[WRITTEN TASK]:
List every kind of fish named by its common name in the loach-keeping forum thread below.

[DOCUMENT PASSAGE]:
Well this is the thing, I have the same attitude about fish as you described, when I first started reading Tom's Poco Pozo I think I stayed up really late just going through it all and admiring it, it really changed how I thought fishtanks could be. And the lights do get me to inspect every cm of the tank for an illusive glimpse, they're a bit like unicorns. But I would like to see them out and about and obviously comfortable and happy as I did today. Perhaps over the next 2 months that they're in the new tank position I'll come to love them again.

I currently have 7, had 8 but one jumped out quite early on. I was thinking of having 15-20 if I did have more, I do feel that the number I have now isn't quite enough for them to feel comfortable. Over the past year I feel more and more suspicious of the minimum 6-8 rule for so many fish, and wonder if it's more like 15, 20, 40, 100+ in reality, we just can't do that too often. That's one of the reasons I liked Tom's Poco Pozo, it felt generous in the stocking, but not overstocked at the same time cos they had their different niches. I think I might fall in love with them again if with this new easy of seeing the tank I get to see their antics more, they are very charming on the rate occasions they appear and before I even had a tank they were the fish I wanted the most.



ScareCrow said:


> I think the best solution is to get so many that they physically cannot hide. Effectively a khuli loach substrate. That's meant sarcastically but I really like them. I've not kept them for a long time as I always thought they were little egg hoovers. Looks like that's not happened in your tank though. I think as long as they have enough hiding spots (preferably fairly narrow tubes) and you have a group of them (minimum 6) they're quite confident, especially when there is food. I had them with dwarf puffers though, so there wasn't much competition for food and no boisterous fish to frighten them.


I wonder what 50 together would look like! Then I think I'd at least see one or two sometimes. I read they would eat the eggs/babies too, but either they weren't interested or Motherfish kept them away. I did keep a desk light on the tank for the first 3 days when they were very tiny so she would be able to see any kuhlis coming near her. For a while I was very suspicious that they were greedy conniving predators, but then I realised they're really just stupid little wiggles who would only eat fry/eggs if they accidentally stumbled upon them untended. I am keeping the 60L, so I could keep them in that (in a blackwater style), though I was thinking this could be my breeding tank so might only contain some pygmy cories or some other small fish that definitely wouldn't eat fry. The kuhlis do like swimming about madly sometimes and I think they would enjoy the big tank, which will have wood and lots of leaves and heavy planting for them to hide in. They really like the margins of the sand inbetween grasses too.

[PROVIDED RECORDS]:
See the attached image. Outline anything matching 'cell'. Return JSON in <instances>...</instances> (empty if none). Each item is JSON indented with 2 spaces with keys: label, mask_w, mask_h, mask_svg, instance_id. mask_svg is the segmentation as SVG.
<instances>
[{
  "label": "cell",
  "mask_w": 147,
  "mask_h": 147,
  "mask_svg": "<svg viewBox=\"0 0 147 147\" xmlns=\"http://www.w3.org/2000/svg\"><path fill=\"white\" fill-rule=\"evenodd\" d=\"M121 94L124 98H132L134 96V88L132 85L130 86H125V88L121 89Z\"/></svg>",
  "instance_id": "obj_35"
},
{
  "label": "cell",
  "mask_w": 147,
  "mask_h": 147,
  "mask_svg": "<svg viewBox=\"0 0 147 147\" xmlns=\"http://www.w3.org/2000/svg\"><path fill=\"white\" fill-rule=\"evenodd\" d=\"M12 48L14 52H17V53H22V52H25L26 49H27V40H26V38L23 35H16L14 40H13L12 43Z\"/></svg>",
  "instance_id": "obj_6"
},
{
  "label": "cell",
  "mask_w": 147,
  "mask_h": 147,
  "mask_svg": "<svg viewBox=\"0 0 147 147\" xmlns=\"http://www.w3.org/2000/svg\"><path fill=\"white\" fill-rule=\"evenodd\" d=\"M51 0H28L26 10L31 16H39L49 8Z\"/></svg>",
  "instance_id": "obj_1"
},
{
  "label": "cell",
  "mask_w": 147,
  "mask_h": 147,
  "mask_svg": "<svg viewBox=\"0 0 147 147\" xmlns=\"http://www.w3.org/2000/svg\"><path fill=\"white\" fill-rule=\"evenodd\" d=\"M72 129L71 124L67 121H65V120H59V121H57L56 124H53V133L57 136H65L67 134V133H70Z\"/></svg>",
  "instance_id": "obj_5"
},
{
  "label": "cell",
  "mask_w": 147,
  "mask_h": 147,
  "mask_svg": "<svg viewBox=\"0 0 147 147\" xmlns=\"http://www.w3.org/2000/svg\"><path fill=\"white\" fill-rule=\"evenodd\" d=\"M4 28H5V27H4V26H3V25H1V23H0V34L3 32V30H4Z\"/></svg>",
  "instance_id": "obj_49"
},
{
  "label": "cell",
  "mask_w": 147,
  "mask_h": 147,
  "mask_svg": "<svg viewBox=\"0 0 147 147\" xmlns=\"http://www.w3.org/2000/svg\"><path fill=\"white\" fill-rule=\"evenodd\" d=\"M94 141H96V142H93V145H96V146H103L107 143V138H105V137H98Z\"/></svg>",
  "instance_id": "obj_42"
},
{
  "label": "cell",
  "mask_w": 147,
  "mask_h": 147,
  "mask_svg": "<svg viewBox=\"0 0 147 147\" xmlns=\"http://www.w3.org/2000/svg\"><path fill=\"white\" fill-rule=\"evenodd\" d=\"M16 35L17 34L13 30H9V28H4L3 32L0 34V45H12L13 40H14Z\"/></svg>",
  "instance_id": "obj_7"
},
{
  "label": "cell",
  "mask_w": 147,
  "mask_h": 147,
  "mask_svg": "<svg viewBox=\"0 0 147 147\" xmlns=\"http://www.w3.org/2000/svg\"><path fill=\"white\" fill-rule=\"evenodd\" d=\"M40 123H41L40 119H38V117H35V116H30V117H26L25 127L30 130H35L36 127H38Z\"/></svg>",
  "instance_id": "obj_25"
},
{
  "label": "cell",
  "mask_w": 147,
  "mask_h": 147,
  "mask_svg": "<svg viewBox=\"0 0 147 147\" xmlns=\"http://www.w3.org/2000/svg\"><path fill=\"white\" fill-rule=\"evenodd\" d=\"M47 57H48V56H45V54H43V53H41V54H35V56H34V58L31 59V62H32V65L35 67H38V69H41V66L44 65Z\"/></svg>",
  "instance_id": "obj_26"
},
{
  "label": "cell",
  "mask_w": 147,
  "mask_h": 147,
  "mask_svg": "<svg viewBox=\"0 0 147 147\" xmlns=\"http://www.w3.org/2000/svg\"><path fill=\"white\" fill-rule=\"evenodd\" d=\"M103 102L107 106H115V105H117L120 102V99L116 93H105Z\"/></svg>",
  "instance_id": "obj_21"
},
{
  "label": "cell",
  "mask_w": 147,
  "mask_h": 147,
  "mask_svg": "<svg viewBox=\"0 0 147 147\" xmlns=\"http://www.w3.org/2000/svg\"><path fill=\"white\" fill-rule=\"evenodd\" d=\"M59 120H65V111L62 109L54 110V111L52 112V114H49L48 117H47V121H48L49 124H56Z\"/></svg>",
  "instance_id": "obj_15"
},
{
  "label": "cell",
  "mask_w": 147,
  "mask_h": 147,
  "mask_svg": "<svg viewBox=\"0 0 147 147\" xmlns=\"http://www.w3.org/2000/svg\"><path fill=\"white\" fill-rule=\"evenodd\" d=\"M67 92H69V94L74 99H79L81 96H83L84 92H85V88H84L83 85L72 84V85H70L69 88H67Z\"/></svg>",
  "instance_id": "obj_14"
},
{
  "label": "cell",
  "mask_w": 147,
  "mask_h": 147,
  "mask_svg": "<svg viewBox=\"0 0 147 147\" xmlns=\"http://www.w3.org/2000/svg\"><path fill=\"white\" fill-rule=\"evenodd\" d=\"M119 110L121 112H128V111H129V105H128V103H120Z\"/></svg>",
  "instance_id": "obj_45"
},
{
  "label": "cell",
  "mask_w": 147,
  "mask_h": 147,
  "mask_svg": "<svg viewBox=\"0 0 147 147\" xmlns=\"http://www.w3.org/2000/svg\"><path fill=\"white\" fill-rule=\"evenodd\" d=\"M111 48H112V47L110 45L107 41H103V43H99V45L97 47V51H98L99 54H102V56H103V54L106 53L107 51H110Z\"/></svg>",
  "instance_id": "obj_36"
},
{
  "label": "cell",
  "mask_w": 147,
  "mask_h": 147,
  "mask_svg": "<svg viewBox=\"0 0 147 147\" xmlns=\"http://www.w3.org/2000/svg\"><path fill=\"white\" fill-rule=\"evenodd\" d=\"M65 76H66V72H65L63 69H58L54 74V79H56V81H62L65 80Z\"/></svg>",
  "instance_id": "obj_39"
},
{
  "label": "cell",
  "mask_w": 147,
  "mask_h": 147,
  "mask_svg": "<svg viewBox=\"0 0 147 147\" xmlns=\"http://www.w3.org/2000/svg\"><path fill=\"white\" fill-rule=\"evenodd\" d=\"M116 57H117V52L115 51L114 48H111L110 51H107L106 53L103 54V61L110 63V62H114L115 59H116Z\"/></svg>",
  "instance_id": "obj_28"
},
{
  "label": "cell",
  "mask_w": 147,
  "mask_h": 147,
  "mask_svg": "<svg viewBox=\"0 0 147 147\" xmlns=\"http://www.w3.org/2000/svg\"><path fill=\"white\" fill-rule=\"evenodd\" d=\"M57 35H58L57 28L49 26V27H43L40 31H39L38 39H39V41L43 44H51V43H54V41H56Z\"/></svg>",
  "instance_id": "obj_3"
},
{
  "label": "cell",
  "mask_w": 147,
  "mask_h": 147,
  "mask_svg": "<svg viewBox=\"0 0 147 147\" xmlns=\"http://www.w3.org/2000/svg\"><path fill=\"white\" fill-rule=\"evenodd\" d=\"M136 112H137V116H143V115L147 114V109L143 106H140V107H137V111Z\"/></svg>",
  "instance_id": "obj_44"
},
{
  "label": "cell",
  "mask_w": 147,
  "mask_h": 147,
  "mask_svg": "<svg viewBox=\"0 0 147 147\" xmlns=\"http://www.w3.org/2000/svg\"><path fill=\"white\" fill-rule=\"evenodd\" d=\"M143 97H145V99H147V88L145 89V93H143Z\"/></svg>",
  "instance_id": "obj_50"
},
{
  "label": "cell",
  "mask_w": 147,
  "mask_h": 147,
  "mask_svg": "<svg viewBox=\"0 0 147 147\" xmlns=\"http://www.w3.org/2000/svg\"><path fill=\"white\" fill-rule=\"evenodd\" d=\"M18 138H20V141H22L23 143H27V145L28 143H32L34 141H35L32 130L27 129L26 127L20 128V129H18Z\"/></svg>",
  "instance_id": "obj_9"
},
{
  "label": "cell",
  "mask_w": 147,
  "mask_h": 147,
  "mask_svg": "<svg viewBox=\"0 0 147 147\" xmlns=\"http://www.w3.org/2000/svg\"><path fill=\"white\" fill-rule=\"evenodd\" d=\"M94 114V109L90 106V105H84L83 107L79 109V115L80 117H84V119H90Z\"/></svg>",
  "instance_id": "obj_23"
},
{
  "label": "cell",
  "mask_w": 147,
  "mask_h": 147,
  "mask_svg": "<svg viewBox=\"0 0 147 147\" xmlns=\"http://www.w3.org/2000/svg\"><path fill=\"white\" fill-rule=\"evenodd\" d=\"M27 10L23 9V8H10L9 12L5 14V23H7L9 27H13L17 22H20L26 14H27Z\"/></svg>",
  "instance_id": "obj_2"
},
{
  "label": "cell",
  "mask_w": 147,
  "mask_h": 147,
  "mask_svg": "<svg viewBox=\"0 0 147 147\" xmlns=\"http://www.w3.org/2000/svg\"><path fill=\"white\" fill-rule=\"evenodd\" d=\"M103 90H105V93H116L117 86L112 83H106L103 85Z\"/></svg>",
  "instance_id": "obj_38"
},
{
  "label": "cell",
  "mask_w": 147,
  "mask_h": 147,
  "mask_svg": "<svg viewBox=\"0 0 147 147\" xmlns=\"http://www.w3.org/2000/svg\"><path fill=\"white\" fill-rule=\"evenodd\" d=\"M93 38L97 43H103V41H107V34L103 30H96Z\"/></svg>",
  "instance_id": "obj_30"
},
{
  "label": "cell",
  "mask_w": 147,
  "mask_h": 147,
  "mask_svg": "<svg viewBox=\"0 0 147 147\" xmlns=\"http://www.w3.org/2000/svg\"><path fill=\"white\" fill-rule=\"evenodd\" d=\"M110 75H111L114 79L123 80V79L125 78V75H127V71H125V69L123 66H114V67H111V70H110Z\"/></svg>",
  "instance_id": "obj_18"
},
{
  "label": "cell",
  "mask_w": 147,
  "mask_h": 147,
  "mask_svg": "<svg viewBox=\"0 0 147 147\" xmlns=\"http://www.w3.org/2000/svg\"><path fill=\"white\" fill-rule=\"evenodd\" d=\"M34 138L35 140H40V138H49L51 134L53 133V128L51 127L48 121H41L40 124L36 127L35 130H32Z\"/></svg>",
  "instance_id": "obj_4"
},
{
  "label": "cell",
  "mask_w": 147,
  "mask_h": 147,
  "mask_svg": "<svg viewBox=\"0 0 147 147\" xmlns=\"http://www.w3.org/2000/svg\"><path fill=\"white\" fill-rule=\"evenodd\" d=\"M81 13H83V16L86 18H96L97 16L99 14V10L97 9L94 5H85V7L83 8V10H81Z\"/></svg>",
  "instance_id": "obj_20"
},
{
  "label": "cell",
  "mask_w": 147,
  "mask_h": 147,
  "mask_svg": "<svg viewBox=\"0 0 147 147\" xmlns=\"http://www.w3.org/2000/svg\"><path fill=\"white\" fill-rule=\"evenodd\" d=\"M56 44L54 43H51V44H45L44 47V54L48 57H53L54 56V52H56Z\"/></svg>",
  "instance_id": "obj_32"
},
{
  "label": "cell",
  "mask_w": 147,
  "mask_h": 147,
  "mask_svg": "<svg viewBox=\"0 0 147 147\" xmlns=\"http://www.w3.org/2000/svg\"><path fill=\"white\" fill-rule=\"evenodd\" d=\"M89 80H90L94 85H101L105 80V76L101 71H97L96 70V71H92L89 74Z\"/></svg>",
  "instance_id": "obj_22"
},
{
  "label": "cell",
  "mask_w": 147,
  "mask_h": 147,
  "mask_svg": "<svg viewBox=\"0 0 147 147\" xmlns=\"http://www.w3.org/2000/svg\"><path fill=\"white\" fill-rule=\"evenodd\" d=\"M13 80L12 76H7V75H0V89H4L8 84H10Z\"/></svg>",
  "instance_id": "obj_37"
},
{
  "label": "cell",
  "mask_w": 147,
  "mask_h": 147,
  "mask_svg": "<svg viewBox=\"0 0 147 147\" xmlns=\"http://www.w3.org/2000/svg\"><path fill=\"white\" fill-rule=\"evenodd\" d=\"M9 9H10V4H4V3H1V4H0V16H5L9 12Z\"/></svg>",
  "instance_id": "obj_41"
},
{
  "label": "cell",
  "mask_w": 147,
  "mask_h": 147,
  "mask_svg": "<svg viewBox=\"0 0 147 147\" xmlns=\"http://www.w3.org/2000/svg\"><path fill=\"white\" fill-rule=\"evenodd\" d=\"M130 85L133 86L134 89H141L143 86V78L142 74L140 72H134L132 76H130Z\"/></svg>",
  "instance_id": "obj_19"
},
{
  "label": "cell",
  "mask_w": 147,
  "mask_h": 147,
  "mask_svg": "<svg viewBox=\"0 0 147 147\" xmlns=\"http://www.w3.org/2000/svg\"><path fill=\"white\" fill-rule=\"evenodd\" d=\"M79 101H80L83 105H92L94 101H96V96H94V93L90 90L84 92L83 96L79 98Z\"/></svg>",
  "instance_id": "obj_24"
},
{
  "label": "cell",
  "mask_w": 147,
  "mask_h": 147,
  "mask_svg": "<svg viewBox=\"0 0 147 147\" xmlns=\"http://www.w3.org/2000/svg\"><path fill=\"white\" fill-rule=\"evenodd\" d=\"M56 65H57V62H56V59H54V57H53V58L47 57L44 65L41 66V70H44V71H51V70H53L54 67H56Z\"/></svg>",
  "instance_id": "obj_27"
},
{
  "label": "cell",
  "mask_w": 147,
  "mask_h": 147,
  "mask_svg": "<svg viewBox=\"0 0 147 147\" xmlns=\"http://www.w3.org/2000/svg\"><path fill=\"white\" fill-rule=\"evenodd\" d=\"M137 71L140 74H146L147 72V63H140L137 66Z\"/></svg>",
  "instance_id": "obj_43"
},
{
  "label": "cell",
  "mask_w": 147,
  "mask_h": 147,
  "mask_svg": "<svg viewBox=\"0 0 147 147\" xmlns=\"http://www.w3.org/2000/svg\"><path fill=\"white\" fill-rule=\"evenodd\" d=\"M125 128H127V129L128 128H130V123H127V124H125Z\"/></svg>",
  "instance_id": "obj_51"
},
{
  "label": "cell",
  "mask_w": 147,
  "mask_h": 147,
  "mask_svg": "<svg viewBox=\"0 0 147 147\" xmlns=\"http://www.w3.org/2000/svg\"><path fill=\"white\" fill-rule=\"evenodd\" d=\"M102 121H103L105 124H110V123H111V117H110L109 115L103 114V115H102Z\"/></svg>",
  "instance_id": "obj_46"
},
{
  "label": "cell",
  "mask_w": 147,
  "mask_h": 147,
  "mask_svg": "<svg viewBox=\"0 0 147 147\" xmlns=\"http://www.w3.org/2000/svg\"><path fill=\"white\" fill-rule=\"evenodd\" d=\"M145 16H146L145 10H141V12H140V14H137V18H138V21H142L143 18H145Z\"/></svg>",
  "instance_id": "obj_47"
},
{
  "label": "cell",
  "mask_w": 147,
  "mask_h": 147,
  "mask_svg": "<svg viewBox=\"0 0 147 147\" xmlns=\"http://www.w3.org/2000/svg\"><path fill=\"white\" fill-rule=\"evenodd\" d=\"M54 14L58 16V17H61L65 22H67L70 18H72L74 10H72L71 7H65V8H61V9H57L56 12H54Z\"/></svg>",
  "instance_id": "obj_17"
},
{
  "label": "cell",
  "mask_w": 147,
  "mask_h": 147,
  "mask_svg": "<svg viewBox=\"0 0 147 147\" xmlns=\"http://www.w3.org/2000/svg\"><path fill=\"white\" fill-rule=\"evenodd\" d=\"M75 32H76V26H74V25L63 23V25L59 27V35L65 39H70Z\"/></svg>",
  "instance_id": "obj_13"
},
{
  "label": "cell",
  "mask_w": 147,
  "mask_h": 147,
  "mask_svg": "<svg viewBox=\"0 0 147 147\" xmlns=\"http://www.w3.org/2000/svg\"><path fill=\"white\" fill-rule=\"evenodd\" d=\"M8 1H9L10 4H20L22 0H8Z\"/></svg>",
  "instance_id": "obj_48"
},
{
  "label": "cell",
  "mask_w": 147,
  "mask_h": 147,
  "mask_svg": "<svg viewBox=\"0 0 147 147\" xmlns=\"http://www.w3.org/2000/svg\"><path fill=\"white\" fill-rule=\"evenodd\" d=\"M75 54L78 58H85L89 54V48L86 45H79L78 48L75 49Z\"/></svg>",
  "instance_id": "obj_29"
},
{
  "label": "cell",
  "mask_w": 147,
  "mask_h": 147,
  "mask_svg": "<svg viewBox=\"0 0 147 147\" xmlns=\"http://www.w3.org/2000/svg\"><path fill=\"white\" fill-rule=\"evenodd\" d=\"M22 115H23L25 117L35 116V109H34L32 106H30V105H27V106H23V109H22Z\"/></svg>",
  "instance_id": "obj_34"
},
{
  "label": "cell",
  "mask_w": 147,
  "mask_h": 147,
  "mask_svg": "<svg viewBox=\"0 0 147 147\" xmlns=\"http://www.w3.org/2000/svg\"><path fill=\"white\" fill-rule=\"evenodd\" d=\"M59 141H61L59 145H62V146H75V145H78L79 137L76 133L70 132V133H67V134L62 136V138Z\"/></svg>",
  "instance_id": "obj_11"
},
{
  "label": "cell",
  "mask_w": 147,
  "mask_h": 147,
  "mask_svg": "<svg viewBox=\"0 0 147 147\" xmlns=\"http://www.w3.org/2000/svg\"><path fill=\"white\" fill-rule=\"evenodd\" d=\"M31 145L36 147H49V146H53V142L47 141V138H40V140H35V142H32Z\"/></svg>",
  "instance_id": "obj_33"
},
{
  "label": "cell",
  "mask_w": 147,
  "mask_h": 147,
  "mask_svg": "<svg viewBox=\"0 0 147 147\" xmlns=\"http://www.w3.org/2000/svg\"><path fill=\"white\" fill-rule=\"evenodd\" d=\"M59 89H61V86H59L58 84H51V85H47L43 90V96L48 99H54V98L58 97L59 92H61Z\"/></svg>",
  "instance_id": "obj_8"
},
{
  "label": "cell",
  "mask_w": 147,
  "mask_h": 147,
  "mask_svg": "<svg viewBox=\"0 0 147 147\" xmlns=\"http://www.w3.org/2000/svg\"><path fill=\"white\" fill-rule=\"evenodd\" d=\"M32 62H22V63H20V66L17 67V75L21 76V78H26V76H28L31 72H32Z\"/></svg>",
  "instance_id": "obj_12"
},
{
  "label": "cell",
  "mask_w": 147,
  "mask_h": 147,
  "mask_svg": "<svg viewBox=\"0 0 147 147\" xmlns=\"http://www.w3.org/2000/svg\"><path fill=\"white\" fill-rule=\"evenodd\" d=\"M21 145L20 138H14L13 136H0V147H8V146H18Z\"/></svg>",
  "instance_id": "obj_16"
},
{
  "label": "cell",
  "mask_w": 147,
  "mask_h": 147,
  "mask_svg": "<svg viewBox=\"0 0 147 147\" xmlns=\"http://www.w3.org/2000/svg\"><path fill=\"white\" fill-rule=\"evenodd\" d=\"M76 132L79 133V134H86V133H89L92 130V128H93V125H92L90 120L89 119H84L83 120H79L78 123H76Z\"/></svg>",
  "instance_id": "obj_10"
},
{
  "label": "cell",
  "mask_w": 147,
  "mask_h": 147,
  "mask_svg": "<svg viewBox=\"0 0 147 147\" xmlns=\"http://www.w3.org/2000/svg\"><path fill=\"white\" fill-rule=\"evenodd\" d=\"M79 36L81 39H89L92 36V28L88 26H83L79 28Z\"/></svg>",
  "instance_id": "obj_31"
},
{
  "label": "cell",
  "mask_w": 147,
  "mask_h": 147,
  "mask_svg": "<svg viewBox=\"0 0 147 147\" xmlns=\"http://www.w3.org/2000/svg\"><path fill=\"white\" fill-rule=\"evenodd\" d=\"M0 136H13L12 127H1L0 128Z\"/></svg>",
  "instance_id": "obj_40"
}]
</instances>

[RESULT OF THE EXERCISE]:
kuhli loach, dwarf puffers, pygmy cories